Yihu Li received the B.S. and Ph.D. degrees in
electrical and electronic engineering from Nanyang
Technological University, Singapore, in 2010 and
2015, respectively.
He is currently with the Semiconductor Device
Research Laboratories, China Academy of Engineering Physics, Chengdu, China.
Xiao-Dong Deng received the B.S. and
Ph.D. degrees in communication engineering
from the Nanjing University of Science and
Technology, Nanjing, China, in 2011 and 2016,
respectively.
He is currently with the China Academy of
Engineering Physics, Chengdu, China.

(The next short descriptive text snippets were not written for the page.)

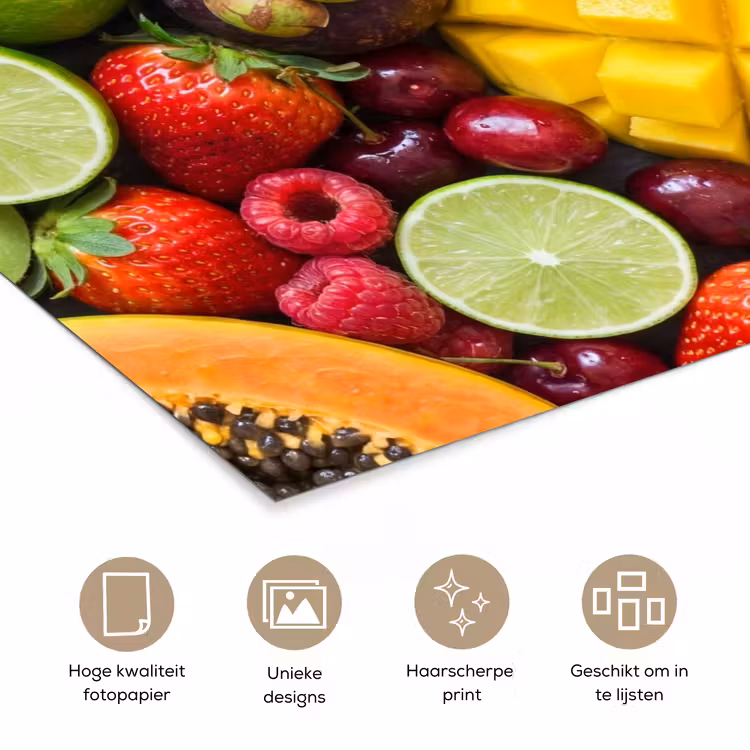 Poster - Fruit - Assortiment - Vers - Gezond - Kleurrijk — 5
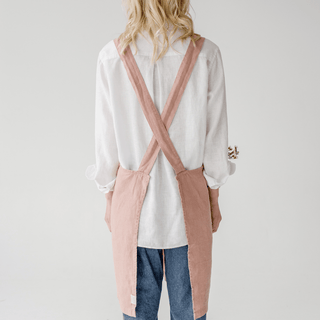 Leinen - Schürze Crossback, Cafe Creme - Linen Tales Leinen - Schürze Crossback, Cafe Creme - Linen Tales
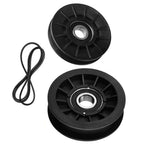 Drive Belt Set with V Type Idler Pulley for Cadet Craftsman Lawn Mowers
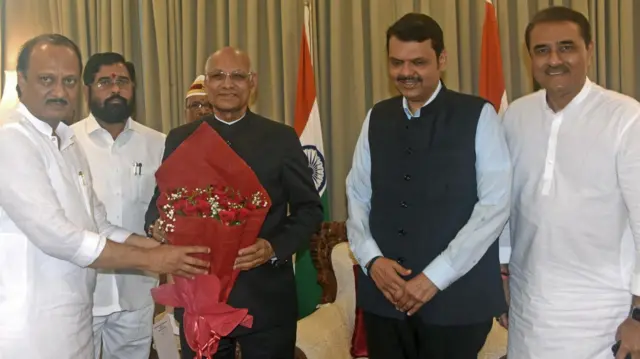 अजित पवार, देवेंद्र फडणवीस, एकनाथ शिंदे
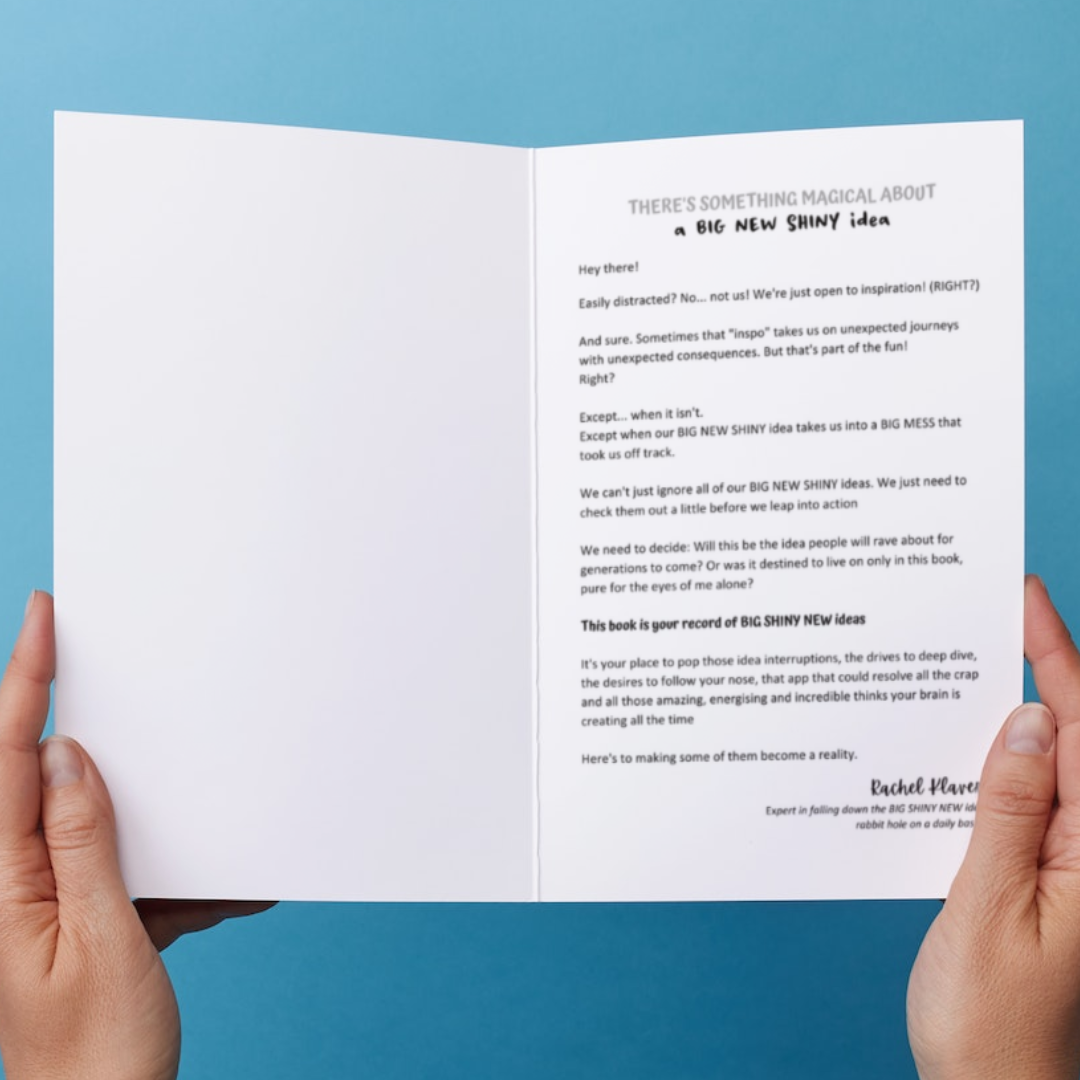 My "Big Shiny New Idea" Book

His current
research interests include millimeter- and terahertzwave on-chip components, antennas, and integrated
circuits.
11
Hailin Tang was born in Guilin, China. He received
the B.S. degree from Sichuan University, Chengdu,
China, in 2001, and the M.S. degree from China
Academy of Engineering Physics (CAEP), Chengdu,
in 2004.
He is currently with CAEP. His current research
interests include semiconductor terahertz devices
and high-frequency IC packaging.
Ruitao Wang received the B.S. and M.S. degrees
in electromagnetic and microwave technology
from Northwestern Polytechnical University, Xi’an,
China, in 2011 and 2014, respectively.
He is currently with the China Academy of
Engineering Physics, Chengdu, China. His current
research interests include microwave and RF passive
components, packaging, and antennas.
Haitao Liu was born in LianYunGuang, China.
He received the B.S. and M.S. degrees from the
University of Electronic Science and Technology of
China, Chengdu, China, in 2011 and 2014, respectively.
He is currently with the China Academy of
Engineering Physics, Chengdu. His current research
interests include RF measurement, signal processing,
and IC design.
Yong-Zhong Xiong (M’98–SM’02) received the
B.S. and M.S. degrees in communication and electronic systems from the Nanjing University of Science and Technology (NUST), Nanjing, China, in
1986 and 1990, respectively, and the Ph.D. degree in
electrical and electronic engineering from Nanyang
Technological University (NTU), Singapore.
From 1986 to 1994, he was with the Department
of Electronic Engineering, NUST, where he was
involved with microwave systems and circuit design.
In 1994, he was a Research Scholar with NTU.
From 1995 to 1997, he was a Senior Engineer with the RF and Radios
Department, Singapore Technologies Engineering Ltd., Singapore. He was
with the Microelectronics Center, NTU. Since 2001, he has been with the
Institute of Microelectronics, Agency for Science, Technology and Research,
Singapore. He is currently a Professor and the Director of Semiconductor
Device Research Laboratories, China Academy of Engineering Physics,
Chengdu, China. He has authored or co-authored over 200 technical papers.
His current research interests include silicon-based monolithic IC design and
characterization for millimeter-wave and terahertz applications and device RF
and noise modeling and characterization.
Dr. Xiong was a co-recipient of the 2012 Best Paper Award of the IEEE
Components, Packaging and Manufacturing Technology Society.